Mlle Colon, qui au premier coup d'œil rappelle les figures des nymphes allégoriques de la vie de Catherine de Médicis, a cependant quelque chose de plus choisi et de plus élégant que le type ordinaire de la beauté flamande, rêvé plutôt que copié par Rubens. Elle est forte et grasse, mais il y a loin de son embonpoint, potelé et soutenu, aux avalanches de chair humaine du peintre d'Anvers ; son teint, blanc, délicat, avec quelque chose de soyeux et de pulpeux comme une feuille de camélia ou de papier de riz, n'est pas traversé par des réseaux bleuâtres, martelé de plaques rouges, ainsi que celui des robustes divinités de l'artiste néerlandais. Elle se rapproche plus du type vénitien, biondo et grassotto, célébré par Gozzi. Certaines Madeleines de Paul Véronèse, quelques portraits de Giorgione, la Judith d'Allori rentrent tout fait dans son caractère de beauté.

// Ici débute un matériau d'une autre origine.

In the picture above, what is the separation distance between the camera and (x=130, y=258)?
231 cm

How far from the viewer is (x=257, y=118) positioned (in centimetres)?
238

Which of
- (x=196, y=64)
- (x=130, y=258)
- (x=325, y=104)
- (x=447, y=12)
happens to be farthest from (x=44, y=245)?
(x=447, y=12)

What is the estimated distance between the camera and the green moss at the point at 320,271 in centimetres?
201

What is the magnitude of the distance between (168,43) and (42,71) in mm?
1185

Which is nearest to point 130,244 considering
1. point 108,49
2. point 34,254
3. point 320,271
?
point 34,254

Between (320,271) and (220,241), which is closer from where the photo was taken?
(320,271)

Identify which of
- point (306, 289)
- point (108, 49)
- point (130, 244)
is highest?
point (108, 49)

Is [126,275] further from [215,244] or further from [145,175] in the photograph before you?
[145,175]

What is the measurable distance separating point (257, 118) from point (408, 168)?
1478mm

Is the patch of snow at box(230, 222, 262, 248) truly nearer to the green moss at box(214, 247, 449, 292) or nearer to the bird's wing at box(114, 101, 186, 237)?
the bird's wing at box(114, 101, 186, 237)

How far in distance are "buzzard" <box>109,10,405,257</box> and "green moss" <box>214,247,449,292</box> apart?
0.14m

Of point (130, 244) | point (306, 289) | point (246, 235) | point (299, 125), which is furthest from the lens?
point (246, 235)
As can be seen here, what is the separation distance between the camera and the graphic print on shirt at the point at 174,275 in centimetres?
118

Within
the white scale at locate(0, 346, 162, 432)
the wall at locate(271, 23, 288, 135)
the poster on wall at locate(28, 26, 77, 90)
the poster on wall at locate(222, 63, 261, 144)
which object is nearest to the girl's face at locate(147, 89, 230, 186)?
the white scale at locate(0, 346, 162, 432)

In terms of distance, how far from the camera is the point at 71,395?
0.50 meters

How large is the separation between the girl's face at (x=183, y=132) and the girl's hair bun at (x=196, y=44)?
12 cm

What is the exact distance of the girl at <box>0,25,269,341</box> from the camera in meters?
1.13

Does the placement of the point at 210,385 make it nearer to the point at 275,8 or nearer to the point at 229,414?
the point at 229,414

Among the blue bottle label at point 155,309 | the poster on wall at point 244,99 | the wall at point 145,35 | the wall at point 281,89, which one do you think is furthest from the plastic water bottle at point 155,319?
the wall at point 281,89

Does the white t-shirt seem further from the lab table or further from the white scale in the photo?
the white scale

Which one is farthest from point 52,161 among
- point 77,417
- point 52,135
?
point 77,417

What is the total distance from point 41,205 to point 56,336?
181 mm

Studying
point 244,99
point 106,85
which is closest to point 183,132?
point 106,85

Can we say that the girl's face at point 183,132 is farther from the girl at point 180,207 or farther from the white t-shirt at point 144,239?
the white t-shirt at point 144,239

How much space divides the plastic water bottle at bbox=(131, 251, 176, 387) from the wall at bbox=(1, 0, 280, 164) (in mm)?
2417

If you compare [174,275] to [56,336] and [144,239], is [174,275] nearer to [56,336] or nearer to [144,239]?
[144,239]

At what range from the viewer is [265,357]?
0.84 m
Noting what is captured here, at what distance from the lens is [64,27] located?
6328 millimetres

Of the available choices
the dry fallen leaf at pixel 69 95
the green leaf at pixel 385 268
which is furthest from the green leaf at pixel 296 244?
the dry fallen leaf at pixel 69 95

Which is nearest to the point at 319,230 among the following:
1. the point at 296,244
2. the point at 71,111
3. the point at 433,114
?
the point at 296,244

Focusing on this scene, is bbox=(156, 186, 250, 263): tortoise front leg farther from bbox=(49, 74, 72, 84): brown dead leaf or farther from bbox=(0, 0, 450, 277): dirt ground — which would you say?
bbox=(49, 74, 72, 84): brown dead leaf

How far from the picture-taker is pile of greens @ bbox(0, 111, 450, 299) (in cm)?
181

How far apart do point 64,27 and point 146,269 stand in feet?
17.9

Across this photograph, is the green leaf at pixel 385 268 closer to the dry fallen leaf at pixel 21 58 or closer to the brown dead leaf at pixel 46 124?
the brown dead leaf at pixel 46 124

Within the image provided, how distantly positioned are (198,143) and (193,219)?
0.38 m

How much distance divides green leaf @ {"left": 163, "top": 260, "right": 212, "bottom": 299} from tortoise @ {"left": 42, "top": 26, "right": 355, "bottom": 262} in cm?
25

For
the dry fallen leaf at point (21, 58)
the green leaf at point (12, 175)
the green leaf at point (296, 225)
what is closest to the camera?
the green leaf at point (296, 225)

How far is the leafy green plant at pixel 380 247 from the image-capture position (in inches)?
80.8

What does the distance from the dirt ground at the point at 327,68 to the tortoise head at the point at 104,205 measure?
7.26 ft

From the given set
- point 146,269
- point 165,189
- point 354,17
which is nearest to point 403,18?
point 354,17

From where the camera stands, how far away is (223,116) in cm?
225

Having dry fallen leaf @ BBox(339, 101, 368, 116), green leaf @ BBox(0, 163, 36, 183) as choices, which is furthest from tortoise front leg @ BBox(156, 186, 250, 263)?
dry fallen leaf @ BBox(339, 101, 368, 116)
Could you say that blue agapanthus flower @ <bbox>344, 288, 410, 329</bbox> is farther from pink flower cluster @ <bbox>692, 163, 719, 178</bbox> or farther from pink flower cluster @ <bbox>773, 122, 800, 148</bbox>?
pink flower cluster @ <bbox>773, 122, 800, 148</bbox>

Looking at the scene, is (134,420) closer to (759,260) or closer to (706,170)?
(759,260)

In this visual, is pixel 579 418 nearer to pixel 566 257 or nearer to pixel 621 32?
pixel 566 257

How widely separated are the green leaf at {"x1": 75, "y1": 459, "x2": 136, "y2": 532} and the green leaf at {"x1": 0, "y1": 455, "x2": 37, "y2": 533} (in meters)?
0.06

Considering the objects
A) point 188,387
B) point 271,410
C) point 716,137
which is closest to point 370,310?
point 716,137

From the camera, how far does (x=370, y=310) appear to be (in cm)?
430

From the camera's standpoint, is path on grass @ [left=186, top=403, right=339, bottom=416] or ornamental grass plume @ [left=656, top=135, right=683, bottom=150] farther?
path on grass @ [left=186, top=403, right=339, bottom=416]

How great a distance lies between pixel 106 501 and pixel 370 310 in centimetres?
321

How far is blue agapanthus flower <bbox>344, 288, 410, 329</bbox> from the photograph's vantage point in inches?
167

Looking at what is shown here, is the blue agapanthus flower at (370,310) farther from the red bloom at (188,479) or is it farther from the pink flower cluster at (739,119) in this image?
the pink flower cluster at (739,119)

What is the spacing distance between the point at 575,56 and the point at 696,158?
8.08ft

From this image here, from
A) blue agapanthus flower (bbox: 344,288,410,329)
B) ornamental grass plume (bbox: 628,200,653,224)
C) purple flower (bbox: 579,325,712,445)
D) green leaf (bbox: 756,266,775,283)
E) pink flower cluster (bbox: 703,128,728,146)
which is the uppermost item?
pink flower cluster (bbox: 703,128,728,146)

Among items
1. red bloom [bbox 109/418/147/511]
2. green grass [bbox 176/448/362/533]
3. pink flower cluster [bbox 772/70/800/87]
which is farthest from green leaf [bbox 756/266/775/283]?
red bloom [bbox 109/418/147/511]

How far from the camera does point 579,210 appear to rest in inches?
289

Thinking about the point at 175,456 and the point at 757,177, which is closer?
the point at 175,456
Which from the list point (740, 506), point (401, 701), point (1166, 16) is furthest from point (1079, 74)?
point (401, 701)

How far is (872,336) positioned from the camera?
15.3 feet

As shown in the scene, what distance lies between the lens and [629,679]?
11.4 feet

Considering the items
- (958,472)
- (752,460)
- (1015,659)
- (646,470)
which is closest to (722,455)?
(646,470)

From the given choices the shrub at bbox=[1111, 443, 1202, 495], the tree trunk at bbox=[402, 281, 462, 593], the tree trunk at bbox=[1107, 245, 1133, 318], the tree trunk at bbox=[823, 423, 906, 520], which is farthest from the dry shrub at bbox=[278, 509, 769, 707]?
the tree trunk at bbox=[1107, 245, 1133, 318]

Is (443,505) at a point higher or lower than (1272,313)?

Le front, large, plein, bombé, beaucoup plus développé qu'il ne l'est habituellement chez les femmes, attire et retient bien la lumière, qui s'y joue en luisants satinés ; le nez, fin et mince, d'un contour assez aquilin et presque royal, tempère heureusement, la gaîté un peu folle du reste de la figure. — Singularité charmante, une prunelle brune scintille sous un sourcil, pâle et velouté d'une extrême douceur, quant à la bouche, elle est pure, bien coupée, aisément souriante, avec une certaine inflexion moqueuse à la lèvre inférieure qui lui ajoute un grand charme. L'ovale de ses joues se distingue par la gracieuse plénitude de contour et l'absence de saillie des pommettes ; le menton est frappé, au milieu, d'une petite fossette, excellent nid pour les amours, comme aurait dit un poète du temps de Louis XV.

Les cheveux sont drus et plantureux, d'un blond positif ; ils n'ont pas cette couleur poussiéreuse et cendrée des chevelures anglaises ; ils sont flaves, rutilants, avec des effets fauves comme les teintes du soleil couchant, comme le nimbe lumineux de quelques têtes de Rembrandt ; détachés de la masse, ils scintillent et se contournent aux faux jours en manière de filigranes d'or bruni.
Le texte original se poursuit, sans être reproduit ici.